When they arrive, they come by the bucketload. Courgettes (zucchinis if you’re American) are now abundant. In England last week they were generally as thick as your thumb, whereas in Spain this week they’re more like the size of a forearm.
Anyone who grows courgettes will want to be well stocked with things to do with them. You can grill courgettes on a ridged grill pan or barbecue, and combine them with other vegetables, or with chickpeas for a big dish to share. Or when they’re big, split them in half lengthways, grill over charcoal until the outside is blackened, and then leave to cool a little, slice off the blackened skin and drizzle the soft flesh with olive oil and lemon juice, and add some chopped mint.
I’m making an effort to eat more eggs, which is a challenge as I don’t really like the taste of eggs. The answer is an omelette laden with vegetables, herbs and cheese. The one pictured above was made by sautéing three handfuls of chopped courgettes in olive oil until they took some colour, and then adding four beaten eggs. When the omelette is brown underneath and firm on top, add sliced cheese and put under an overhead grill (broiler) until the cheese is golden. With a green salad on the side it was a perfect summer supper for two people.
Courgettes work well with the trinity of anchovy, chilli and garlic – as in this pasta dish which uses a neat trick of grating the courgettes first.
One of the classic ways of using up courgettes is to make ratatouille.

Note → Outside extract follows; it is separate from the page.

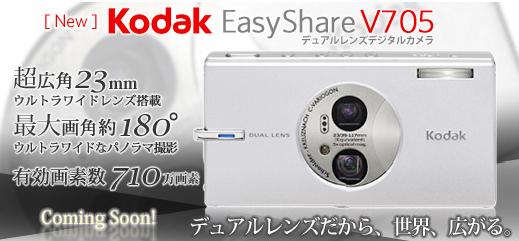 Kodak_EasyShare_V705.jpg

A good ratatouille takes a bit of time, as each ingredient is cooked separately, and then only combined to serve the dish.

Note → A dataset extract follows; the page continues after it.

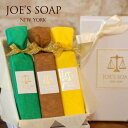 JOE'S SOAP(ジョーズソープ) オリーブソーププチセット[C] オーガニック石鹸 洗顔料 洗顔石鹸 洗顔 保湿 泡 敏感肌 無添加 オリーブ 石鹸 オー...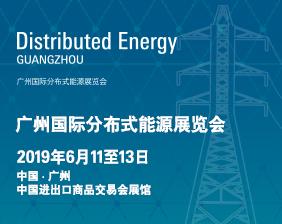 广州国际综合能源展览会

This is a sort of cheat’s version of it using just courgettes, onions, garlic and tomatoes. Sauté two onions until translucent, add four handfuls of sliced courgettes and stir occasionally until they are just starting to take on some colour. Add three cloves of crushed garlic at this point, and stir for one minute more. Throw in three handfuls of tomatoes cut into halves or quarters (with the little green stalk cut out). Give the pan a shake but don’t stir it. Turn the heat to low, and cook, shaking every now and then but never stirring, until the liquid from the tomatoes has all but evaporated.
This can be served straightaway, or allowed to cool to room temperature. Serve it as a side dish to grilled meat or fish, or add some cheese, crusty bread and a salad for a summer lunch.